Corvol Harriet, Blackman Scott M, Boëlle Pierre-Yves, Gallins Paul J, Pace Rhonda G, Stonebraker Jaclyn R, Accurso Frank J, Clement Annick, Collaco Joseph M, Dang Hong, Dang Anthony T, Franca Arianna, Gong Jiafen, Guillot Loic, Keenan Katherine, Li Weili, Lin Fan, Patrone Michael V, Raraigh Karen S, Sun Lei, Zhou Yi-Hui, O'Neal Wanda K, Sontag Marci K, Levy Hara, Durie Peter R, Rommens Johanna M, Drumm Mitchell L, Wright Fred A, Strug Lisa J, Cutting Garry R, Knowles Michael R
Assistance Publique-Hôpitaux de Paris (AP-HP), Hôpital Trousseau, Pediatric Pulmonary Department; Institut National de la Santé et la Recherche Médicale (INSERM) U938, Paris 75012, France.
Sorbonne Universités, Université Pierre et Marie Curie (UPMC) Paris 06, Paris 75005, France.
Nat Commun. 2015 Sep 29;6:8382. doi: 10.1038/ncomms9382.
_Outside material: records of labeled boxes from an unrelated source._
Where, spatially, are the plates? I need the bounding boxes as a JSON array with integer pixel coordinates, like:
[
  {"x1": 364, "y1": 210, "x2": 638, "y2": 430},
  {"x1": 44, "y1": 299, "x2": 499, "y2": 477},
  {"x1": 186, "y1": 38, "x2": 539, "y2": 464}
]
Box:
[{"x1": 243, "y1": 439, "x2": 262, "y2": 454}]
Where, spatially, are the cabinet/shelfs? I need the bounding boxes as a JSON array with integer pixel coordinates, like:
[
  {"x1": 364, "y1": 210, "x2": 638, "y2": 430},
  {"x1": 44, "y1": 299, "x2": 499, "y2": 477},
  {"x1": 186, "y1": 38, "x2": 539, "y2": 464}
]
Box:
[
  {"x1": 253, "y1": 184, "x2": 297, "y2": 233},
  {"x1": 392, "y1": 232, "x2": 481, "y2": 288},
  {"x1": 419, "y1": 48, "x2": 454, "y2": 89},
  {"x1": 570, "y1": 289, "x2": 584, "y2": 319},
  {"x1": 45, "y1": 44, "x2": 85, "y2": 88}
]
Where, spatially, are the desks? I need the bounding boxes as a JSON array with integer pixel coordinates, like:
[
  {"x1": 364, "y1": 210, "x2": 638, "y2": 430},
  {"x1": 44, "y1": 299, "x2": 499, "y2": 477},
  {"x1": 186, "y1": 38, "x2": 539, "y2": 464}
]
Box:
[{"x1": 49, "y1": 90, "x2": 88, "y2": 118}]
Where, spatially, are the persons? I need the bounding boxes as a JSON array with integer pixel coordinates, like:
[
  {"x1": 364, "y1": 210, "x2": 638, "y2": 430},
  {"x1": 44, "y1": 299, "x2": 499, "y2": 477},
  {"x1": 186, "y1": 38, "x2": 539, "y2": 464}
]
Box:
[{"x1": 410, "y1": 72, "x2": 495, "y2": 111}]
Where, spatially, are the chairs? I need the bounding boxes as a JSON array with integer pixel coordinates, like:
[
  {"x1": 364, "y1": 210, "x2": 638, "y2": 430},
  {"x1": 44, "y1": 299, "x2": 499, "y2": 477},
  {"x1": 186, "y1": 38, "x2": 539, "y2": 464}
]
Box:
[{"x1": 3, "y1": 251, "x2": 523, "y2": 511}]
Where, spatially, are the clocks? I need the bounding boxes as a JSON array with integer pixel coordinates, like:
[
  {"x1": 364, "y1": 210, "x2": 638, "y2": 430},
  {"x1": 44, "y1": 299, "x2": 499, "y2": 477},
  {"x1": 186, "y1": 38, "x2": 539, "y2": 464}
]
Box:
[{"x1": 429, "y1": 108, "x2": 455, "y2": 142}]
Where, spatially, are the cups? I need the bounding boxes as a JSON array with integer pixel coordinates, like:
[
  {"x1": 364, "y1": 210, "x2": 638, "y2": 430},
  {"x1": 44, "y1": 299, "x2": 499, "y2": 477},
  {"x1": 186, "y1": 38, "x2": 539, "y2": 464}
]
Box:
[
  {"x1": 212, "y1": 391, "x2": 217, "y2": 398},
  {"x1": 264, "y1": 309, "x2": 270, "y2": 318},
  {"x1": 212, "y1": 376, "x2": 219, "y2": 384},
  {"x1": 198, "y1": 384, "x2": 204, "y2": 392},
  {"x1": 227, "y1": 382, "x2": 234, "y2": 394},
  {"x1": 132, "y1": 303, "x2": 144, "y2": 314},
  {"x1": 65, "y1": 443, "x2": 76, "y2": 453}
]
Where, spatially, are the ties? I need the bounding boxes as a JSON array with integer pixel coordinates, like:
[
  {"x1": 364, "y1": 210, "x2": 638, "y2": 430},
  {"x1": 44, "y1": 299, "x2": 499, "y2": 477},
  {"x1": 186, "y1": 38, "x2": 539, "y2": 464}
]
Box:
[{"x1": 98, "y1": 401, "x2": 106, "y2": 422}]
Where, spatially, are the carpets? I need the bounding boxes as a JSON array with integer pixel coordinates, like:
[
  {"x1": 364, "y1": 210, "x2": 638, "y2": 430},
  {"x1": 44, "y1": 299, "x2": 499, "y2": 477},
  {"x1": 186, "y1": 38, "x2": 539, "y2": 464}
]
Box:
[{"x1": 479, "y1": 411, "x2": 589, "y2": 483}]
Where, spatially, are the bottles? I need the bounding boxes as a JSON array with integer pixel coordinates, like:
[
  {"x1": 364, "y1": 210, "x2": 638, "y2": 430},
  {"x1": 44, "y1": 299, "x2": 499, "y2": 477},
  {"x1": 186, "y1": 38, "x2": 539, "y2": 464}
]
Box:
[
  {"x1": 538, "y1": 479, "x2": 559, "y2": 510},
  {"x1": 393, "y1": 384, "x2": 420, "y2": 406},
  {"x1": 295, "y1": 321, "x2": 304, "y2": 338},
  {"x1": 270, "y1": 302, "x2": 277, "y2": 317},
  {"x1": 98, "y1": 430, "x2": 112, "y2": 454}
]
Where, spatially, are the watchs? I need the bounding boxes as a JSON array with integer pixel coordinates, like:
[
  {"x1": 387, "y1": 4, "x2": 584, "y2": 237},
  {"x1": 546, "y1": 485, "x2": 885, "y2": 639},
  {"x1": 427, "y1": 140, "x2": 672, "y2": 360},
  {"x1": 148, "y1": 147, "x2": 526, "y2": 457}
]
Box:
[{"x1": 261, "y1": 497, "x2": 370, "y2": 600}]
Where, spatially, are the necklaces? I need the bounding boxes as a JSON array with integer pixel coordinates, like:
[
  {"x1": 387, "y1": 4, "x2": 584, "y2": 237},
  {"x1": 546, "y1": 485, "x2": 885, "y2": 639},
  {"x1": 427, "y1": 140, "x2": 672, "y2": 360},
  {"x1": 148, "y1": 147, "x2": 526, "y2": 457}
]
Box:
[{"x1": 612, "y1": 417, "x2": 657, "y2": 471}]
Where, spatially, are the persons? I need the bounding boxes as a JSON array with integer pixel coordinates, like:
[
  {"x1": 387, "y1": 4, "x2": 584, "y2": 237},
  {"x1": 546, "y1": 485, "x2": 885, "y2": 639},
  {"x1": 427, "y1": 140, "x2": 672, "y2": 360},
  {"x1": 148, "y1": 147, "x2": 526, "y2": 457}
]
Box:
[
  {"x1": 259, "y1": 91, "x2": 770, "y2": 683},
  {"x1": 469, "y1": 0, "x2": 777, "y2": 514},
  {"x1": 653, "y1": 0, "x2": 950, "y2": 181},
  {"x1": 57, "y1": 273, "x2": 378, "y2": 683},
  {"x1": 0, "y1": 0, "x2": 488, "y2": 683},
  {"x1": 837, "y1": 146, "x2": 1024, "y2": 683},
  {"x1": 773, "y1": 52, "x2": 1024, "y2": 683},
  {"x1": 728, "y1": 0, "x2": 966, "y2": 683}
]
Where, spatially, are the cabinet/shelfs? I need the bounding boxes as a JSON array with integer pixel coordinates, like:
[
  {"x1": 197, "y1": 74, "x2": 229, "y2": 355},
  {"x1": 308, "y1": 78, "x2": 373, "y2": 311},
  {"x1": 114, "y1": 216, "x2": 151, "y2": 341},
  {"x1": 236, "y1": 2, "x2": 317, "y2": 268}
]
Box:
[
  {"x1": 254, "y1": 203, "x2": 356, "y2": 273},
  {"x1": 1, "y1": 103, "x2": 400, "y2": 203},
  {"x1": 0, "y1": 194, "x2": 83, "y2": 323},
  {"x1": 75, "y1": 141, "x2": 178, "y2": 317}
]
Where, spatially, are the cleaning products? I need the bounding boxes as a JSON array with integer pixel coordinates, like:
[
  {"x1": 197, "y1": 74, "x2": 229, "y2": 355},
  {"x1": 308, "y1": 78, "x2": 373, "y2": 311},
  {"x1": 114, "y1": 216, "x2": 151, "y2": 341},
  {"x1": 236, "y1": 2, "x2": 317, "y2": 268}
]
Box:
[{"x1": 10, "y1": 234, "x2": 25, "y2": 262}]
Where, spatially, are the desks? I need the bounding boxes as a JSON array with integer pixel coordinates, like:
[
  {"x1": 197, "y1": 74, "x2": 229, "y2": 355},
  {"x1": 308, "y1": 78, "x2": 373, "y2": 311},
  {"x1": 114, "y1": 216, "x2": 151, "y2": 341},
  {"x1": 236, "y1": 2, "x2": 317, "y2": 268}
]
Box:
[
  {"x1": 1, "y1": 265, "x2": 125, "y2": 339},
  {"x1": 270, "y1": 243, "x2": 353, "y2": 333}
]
The identification of small molecules that target specific CFTR variants has ushered in a new era of treatment for cystic fibrosis (CF), yet optimal, individualized treatment of CF will require identification and targeting of disease modifiers. Here we use genome-wide association analysis to identify genetic modifiers of CF lung disease, the primary cause of mortality. Meta-analysis of 6,365 CF patients identifies five loci that display significant association with variation in lung disease. Regions on chr3q29 (MUC4/MUC20; P=3.3 × 10(-11)), chr5p15.3 (SLC9A3; P=6.8 × 10(-12)), chr6p21.3 (HLA Class II; P=1.2 × 10(-8)) and chrXq22-q23 (AGTR2/SLC6A14; P=1.8 × 10(-9)) contain genes of high biological relevance to CF pathophysiology. The fifth locus, on chr11p12-p13 (EHF/APIP; P=1.9 × 10(-10)), was previously shown to be associated with lung disease. These results provide new insights into potential targets for modulating lung disease severity in CF.
靶向特定CFTR变体的小分子的鉴定开启了囊性纤维化(CF)治疗的新时代,然而,CF的最佳个体化治疗将需要鉴定疾病修饰因子并对其进行靶向治疗。在此,我们使用全基因组关联分析来鉴定CF肺部疾病的遗传修饰因子,CF肺部疾病是主要的死亡原因。对6365名CF患者的荟萃分析确定了五个与肺部疾病变异显著相关的基因座。3号染色体q29区域(MUC4/MUC20;P = 3.3×10^(-11))、5号染色体p15.3区域(SLC9A3;P = 6.8×10^(-12))、6号染色体p21.3区域(HLA II类;P = 1.2×10^(-8))和X染色体q22 - q23区域(AGTR2/SLC6A14;P = 1.8×10^(-9))包含与CF病理生理学具有高度生物学相关性的基因。第五个基因座位于11号染色体p12 - p13区域(EHF/APIP;P = 1.9×10^(-10)),先前已证明与肺部疾病相关。这些结果为调节CF肺部疾病严重程度的潜在靶点提供了新的见解。